Every No. 1 single — as one single track

UPDATED: Be prepared for 75 minutes of musical bliss -- now with your reactions

Topics: Music, Internet Culture,

Every No. 1 single -- as one single track

Updated: Ever wonder what every single No. 1 pop song — from the beginning of time through the ’90s — would sound like mashed together? Look no further.

What might be most fascinating about this agglomeration of audio tracks is the swift and remarkable evolution from the twee sounds of pre-Elvis American music to the present; there’s rockabilly, the British invasion, Sinatra’s svelte croon, Motown. Remember Bobby Darin? Me neither, but there he is. Then the ’70s and Funky Town, punk rock, disco, stadium anthems. Listening through the whole 75 minutes could leave you nostalgic, amazed, perhaps shocked or, dare we say, gaga. It’s decades of both great jams and questionable taste. (See: Jefferson Starship.) There’s plenty of potential to sift through the track with a fine-tooth comb and make your own discoveries. In fact we encourage it! Leave your best observations in the comments section and we’ll post the best as they come in. Scroll down to read them.

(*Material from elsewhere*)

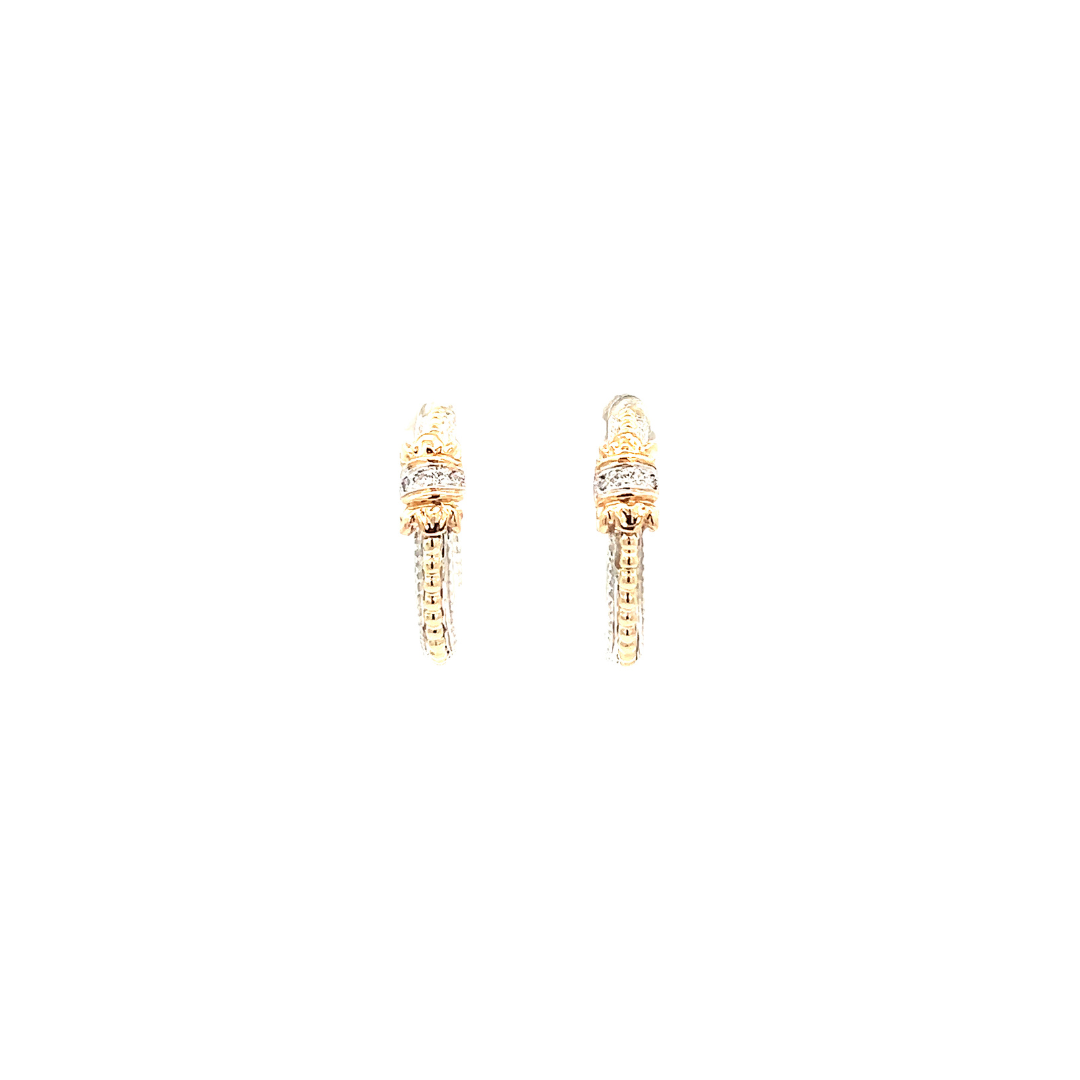 VAHAN 18MM Earring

Five Seconds Of Every #1 Pop Single Part 1 by mjs538



Five Seconds Of Every #1 Pop Single Part 2 by mjs538

seisachtheia: Right around the 3 minute mark — when there were a few Everly Brothers tunes — I realized that my dad used to play a lot of these songs for me when I was a little girl. I haven’t heard some of them in a very long time, but it brought back warm fuzzy feelings.

Official G: It’s amazing how many of them come from crappy movies! Especially from the second half onward.

Rob Gehrke: That gave me a nostalgasm. The innocently sweet, sugar-coated pink and baby blue veneer over the vulgar, depraved, excessive and tragic materialism. Ah, the 80s. Sigh

larrfirr: One thing that’s changed in the last 60 years is our attention span has shortened. This is a perfect example, we don’t even have time to listen to an entire three minute song, instead we’re listening to something that sounds like a TV commercial for some oldies compilation.